Obiettivi di apprendimento

Alla fine del triennio lo studente deve dimostrare di essere in grado di:

- conoscere i fenomeni della storia politica, economica, sociale europea e mondiale, soprattutto con attenzione alla storia delle istituzioni;

- analizzare e interpretare l'attualità servendosi anche di una prospettiva storica;

- saper svolgere una ricerca autonoma, cogliendo di qualsivoglia argomento la prospettiva storica.



Metodologia

Accanto alla lezione frontale, è previsto l'accostamento diretto alle fonti di varia natura e alla varietà delle interpretazioni, per sottolineare da un lato la complessità del lavoro dello storico, dall'altro l'apporto delle scienze sociali all'interpretazione del passato.

Sono previste anche esperienze di ricerca da svolgersi sotto la guida dell'insegnante, singolarmente o in gruppo.

Gli strumenti

- libro di testo,

- fonti di varia natura;

- carte geografiche;

- grafici;

- quotidiani, riviste;

- lettura di saggi storici;

- sussidi audiovisivi,film;

- visite a musei, città d'arte e capitali europee.

Nell'ambito del progetto: Conoscere l'ambiente, sono previste visite ai musei e ai luoghi di Milano, legati ai periodi storici via via studiati.

Verifica e valutazione

Le prove di verifica sono varie; se ne indicano alcune tipologie:

a) interrogazioni orali;

b) questionari scritti, secondo le tipologie della terza prova dell'Esame di Stato.

c) relazioni di ricerche svolte da singoli o da gruppi.

La valutazione è coerente con la tipologia della prova.

Verranno valutate le conoscenze acquisite, le competenze raggiunte e le capacità sviluppate, con voti che vanno dal 2 al 10.

Contenuti

Terzo anno

- Che cos'è il Medioevo? : Un problema storiografico.
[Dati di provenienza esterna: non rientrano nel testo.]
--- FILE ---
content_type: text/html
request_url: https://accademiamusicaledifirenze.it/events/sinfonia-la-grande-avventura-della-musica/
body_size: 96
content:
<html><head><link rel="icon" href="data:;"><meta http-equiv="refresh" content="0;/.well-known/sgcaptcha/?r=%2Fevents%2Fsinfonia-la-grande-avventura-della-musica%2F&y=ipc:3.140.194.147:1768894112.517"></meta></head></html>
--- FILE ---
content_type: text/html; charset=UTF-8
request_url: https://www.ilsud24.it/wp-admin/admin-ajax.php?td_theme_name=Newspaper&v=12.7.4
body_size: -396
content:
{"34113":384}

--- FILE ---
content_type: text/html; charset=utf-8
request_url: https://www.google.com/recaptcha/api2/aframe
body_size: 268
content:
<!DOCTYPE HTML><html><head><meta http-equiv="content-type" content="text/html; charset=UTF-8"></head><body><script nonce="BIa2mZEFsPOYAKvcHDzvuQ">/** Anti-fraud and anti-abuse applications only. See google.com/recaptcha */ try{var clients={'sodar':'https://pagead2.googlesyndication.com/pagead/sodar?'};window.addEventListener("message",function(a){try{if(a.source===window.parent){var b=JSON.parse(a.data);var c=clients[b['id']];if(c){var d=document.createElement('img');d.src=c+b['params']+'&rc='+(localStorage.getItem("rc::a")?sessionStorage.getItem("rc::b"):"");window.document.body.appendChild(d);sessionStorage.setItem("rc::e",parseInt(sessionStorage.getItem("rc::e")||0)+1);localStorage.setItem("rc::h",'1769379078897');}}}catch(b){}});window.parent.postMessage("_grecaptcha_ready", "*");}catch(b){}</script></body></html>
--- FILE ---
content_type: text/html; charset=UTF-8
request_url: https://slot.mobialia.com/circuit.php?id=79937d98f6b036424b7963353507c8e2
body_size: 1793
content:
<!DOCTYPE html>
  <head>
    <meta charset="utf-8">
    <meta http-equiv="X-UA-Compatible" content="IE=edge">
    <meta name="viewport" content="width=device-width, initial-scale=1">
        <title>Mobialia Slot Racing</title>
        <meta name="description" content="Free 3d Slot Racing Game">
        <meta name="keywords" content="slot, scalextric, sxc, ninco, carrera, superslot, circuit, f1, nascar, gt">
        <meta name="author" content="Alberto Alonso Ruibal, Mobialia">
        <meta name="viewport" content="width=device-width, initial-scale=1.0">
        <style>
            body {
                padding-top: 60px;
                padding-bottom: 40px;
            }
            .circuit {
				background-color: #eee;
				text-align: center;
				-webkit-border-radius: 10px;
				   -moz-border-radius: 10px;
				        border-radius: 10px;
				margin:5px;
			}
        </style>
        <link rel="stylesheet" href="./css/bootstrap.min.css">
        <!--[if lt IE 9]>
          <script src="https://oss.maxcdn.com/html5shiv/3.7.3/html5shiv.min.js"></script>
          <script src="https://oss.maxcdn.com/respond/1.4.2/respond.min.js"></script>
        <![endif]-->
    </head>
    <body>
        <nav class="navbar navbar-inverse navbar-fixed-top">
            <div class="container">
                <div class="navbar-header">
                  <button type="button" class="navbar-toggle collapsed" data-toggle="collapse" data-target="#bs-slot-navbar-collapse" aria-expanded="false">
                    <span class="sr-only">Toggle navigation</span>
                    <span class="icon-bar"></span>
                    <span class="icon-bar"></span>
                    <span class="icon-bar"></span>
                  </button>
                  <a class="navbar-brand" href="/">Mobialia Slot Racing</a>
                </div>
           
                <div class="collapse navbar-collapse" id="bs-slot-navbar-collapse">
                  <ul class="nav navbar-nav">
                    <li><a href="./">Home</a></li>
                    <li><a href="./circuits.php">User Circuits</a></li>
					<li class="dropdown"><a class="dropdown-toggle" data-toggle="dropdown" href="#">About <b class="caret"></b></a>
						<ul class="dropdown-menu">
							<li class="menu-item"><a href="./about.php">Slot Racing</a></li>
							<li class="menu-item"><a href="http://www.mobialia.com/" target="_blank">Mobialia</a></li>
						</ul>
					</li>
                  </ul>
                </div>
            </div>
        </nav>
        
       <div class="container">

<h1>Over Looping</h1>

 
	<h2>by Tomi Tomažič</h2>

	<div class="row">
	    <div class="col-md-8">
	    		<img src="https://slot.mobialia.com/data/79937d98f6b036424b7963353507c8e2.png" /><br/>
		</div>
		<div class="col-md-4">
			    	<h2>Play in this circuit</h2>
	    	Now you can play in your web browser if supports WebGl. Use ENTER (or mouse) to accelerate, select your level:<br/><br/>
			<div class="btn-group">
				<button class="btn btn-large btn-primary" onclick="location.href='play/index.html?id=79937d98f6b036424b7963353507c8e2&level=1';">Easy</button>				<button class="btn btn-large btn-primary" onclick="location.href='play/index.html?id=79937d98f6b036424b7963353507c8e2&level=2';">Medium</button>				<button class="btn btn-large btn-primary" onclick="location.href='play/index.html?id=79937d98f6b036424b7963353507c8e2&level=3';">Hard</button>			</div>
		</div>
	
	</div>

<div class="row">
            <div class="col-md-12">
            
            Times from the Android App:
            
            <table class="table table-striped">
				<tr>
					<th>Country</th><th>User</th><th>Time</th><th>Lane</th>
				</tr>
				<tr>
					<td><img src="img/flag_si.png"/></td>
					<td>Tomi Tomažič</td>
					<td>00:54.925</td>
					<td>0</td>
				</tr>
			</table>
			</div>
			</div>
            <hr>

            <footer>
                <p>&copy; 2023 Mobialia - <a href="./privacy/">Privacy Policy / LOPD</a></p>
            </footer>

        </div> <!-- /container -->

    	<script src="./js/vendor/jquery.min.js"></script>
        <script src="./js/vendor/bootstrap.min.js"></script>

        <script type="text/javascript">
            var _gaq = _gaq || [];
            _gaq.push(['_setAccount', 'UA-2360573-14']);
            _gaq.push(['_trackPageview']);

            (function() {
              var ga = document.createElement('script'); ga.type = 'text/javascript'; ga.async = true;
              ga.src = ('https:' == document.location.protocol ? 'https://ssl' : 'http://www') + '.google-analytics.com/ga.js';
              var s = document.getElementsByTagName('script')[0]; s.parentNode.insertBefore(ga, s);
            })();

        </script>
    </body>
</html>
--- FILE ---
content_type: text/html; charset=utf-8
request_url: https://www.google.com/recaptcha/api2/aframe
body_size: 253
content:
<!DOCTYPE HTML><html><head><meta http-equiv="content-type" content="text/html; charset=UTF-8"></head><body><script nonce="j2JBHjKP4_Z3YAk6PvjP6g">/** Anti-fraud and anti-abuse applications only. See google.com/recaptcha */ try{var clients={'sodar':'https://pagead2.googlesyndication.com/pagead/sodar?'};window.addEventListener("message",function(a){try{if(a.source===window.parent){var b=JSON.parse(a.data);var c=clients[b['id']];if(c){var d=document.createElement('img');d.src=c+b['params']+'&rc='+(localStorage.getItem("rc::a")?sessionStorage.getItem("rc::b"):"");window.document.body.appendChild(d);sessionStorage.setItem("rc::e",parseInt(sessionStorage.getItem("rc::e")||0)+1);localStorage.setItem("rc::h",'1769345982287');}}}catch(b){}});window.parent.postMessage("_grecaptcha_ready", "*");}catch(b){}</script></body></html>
- Dal Mille all'Autunno del Medioevo.

- Le istituzioni politiche;

- L'economia: mercanti e banchieri;

- La crisi del Trecento;

- Il quattrocento in Europa e in Italia.

- L'età delle grandi scoperte;

- La Riforma protestante e la Controriforma cattolica;

- Economia e società nella prima età moderna;

- Il Seicento fino alla pace di Westfalia.

Quarto anno

- L'affermazione dell'assolutismo;

- L'Europa del Settecento;

- La rivoluzione industriale;

- Le rivoluzioni americana e francese;

- L'età della Restaurazione (1815-1848);

- La società industriale nell'Europa dell'Ottocento;

- L'Europa delle nazionalità;

- L'Unità d'Italia.

Quinto anno

-Economia e società tra Ottocento e Novecento;


Compresenza con Diritto ed Economia.

Oltre a proseguire le linee di colaborazione già individuate nel biennio, si intendono studiare moduli di compresenza come ad esempio : Il diritto di Famiglia nella legislazione italiana. Breve storia della famiglia e delle sue leggi.